VEINTIOCHO

Entretanto, Titus y Trampamorro giraban a izquierda y derecha a voluntad, porque aquel lugar estaba plagado de habitaciones y corredores.

Trampamorro, que corría unos metros por delante de Titus, tenía el aspecto de un corcel, con su gran cabeza escarpada echada hacia atrás y el pecho hacia delante.

No se volvía para ver si Titus podía seguir su paso poderoso. Con el timón granate que tenía por nariz apuntando al techo, galopaba y galopaba con el pequeño mono aferrado al hombro, bien despierto con los ojos color topacio clavados en Titus, que corría unos metros por detrás. De vez en cuando el animal gritaba, y entonces se agarraba con más fuerza al cuello de su amo, como si su propia voz le hubiera asustado.
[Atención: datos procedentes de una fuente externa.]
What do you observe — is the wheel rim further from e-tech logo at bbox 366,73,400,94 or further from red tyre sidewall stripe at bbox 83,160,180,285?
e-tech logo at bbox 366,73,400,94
Y aunque corría, Trampamorro conservaba una seguridad monumental, casi dignidad. No se trataba sólo de una huida. Era algo en sí mismo, como debe ser una danza, una danza ritual.

—¿Estás ahí? —Musitó de pronto por encima del hombro—. ¿Eh? ¿Estás ahí, joven trapero? Ven a mi lado.

—Estoy aquí —repuso Titus jadeando—. Aunque no sé por cuánto tiempo.

Trampamorro no le hizo caso y dobló una esquina a la izquierda con una cabriola, y luego a la izquierda otra vez, a la derecha, a la izquierda y luego, aminorando el paso gradualmente, fueron a parar a un salón escasamente iluminado rodeado por siete puertas. Los fugitivos abrieron una de ellas al azar y se encontraron en una habitación vacía.